=== RECORDS FOR PROCESSING ===

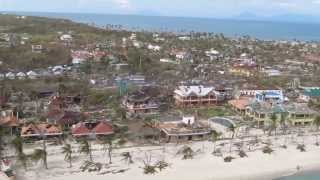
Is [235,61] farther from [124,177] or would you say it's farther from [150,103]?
[124,177]

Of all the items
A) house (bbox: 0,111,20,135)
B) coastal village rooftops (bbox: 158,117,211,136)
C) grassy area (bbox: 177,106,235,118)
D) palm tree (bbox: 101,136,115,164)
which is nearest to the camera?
palm tree (bbox: 101,136,115,164)

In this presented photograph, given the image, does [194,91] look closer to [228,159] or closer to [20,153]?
[228,159]

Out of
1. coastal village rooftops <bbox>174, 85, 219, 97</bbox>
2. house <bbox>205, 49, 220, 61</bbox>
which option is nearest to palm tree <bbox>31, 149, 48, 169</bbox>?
coastal village rooftops <bbox>174, 85, 219, 97</bbox>

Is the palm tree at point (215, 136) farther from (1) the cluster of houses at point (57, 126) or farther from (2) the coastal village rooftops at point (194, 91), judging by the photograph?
(2) the coastal village rooftops at point (194, 91)

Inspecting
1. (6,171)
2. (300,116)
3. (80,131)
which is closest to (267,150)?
(300,116)

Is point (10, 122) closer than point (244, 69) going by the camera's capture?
Yes

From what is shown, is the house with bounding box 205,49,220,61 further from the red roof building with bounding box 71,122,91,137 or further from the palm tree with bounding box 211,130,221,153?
the red roof building with bounding box 71,122,91,137

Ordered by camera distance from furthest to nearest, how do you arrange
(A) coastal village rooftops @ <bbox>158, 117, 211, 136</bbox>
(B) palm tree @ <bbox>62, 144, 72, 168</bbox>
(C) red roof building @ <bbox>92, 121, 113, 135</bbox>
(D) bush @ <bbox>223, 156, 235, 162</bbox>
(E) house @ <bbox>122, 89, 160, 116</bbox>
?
1. (E) house @ <bbox>122, 89, 160, 116</bbox>
2. (A) coastal village rooftops @ <bbox>158, 117, 211, 136</bbox>
3. (C) red roof building @ <bbox>92, 121, 113, 135</bbox>
4. (D) bush @ <bbox>223, 156, 235, 162</bbox>
5. (B) palm tree @ <bbox>62, 144, 72, 168</bbox>
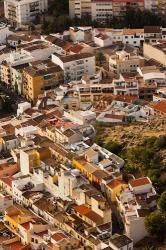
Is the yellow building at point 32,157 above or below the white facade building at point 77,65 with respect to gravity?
below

===

**EXERCISE:** Reproduce all of the items above word for word, leaving out the pictures.

**WORKED ANSWER:**
Is [235,61] farther from [124,177] or would you say it's farther from [150,103]?
[124,177]

Of all the items
A) house (bbox: 0,111,20,135)
B) coastal village rooftops (bbox: 158,117,211,136)
C) grassy area (bbox: 177,106,235,118)
D) palm tree (bbox: 101,136,115,164)
which is nearest to the camera?
palm tree (bbox: 101,136,115,164)

In this presented photograph, given the image, does [194,91] look closer to [228,159] or closer to [20,153]?
[228,159]

Out of
1. coastal village rooftops <bbox>174, 85, 219, 97</bbox>
2. house <bbox>205, 49, 220, 61</bbox>
which option is nearest to palm tree <bbox>31, 149, 48, 169</bbox>?
coastal village rooftops <bbox>174, 85, 219, 97</bbox>

Is the palm tree at point (215, 136) farther from (1) the cluster of houses at point (57, 126) or farther from (2) the coastal village rooftops at point (194, 91), judging by the photograph?
(2) the coastal village rooftops at point (194, 91)

Inspecting
1. (6,171)
2. (300,116)
3. (80,131)
which is closest to (267,150)?
(300,116)

Is point (10, 122) closer than point (244, 69) going by the camera's capture?
Yes

From what is shown, is the house with bounding box 205,49,220,61 further from the red roof building with bounding box 71,122,91,137 or further from the palm tree with bounding box 211,130,221,153?
the red roof building with bounding box 71,122,91,137

Ordered by camera distance from furthest to nearest, how do you arrange
(A) coastal village rooftops @ <bbox>158, 117, 211, 136</bbox>
(B) palm tree @ <bbox>62, 144, 72, 168</bbox>
(C) red roof building @ <bbox>92, 121, 113, 135</bbox>
(D) bush @ <bbox>223, 156, 235, 162</bbox>
(E) house @ <bbox>122, 89, 160, 116</bbox>
?
1. (E) house @ <bbox>122, 89, 160, 116</bbox>
2. (A) coastal village rooftops @ <bbox>158, 117, 211, 136</bbox>
3. (C) red roof building @ <bbox>92, 121, 113, 135</bbox>
4. (D) bush @ <bbox>223, 156, 235, 162</bbox>
5. (B) palm tree @ <bbox>62, 144, 72, 168</bbox>
Is the yellow building at point 32,157 above or below the white facade building at point 77,65 with respect to gravity?
below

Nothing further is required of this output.